A server and hostess may keep unusual hours, ranging from super early morning to super late night. You might even work a few weekend shifts from time to time. And don't be surprised when you get called into work on Thanksgiving. Not everyone likes their family and turkey and prefers a night out.
As a server and hostess, you'll probably receive some tips from customers, as long as you get their orders right and provide them with excellent customer service. Still, some customers will never be happy, no matter how hard you try and those customers will make the workday seem really long.
There is more than meets the eye when it comes to being a server and hostess. For example, did you know that they make an average of $11.34 an hour? That's $23,581 a year!
Between 2018 and 2028, the career is expected to grow 6% and produce 170,200 job opportunities across the U.S.
There are certain skills that many server and hostesses have in order to accomplish their responsibilities. By taking a look through resumes, we were able to narrow down the most common skills for a person in this position. We discovered that a lot of resumes listed detail oriented, communication skills and customer-service skills.
When it comes to the most important skills required to be a server and hostess, we found that a lot of resumes listed 19.4% of server and hostesses included communication, while 12.5% of resumes included food preparation, and 7.6% of resumes included pos. Hard skills like these are helpful to have when it comes to performing essential job responsibilities.

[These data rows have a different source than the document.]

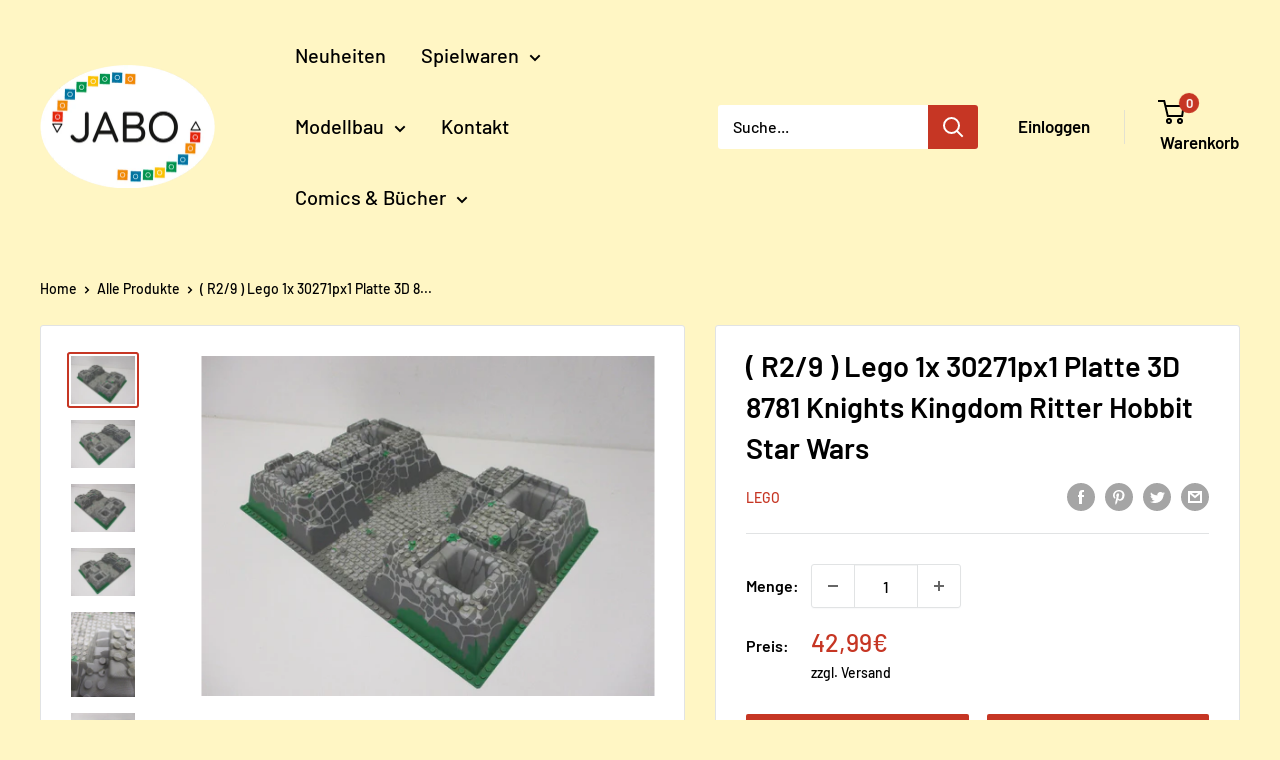

--- FILE ---
content_type: text/javascript
request_url: https://jabo.shop/cdn/shop/t/3/assets/custom.js?v=102476495355921946141638867168
body_size: -602
content:
//# sourceMappingURL=/cdn/shop/t/3/assets/custom.js.map?v=102476495355921946141638867168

When it comes to searching for a job, many search for a key term or phrase. Instead, it might be more helpful to search by industry, as you might be missing jobs that you never thought about in industries that you didn't even think offered positions related to the server and hostess job title. But what industry to start with? Most server and hostesses actually find jobs in the hospitality and retail industries.
If you're interested in becoming a server and hostess, one of the first things to consider is how much education you need. We've determined that 24.1% of server and hostesses have a bachelor's degree. In terms of higher education levels, we found that 1.1% of server and hostesses have master's degrees. Even though some server and hostesses have a college degree, it's possible to become one with only a high school degree or GED.
Choosing the right major is always an important step when researching how to become a server and hostess. When we researched the most common majors for a server and hostess, we found that they most commonly earn high school diploma degrees or bachelor's degree degrees. Other degrees that we often see on server and hostess resumes include associate degree degrees or diploma degrees.
You may find that experience in other jobs will help you become a server and hostess. In fact, many server and hostess jobs require experience in a role such as cashier. Meanwhile, many server and hostesses also have previous career experience in roles such as server or sales associate.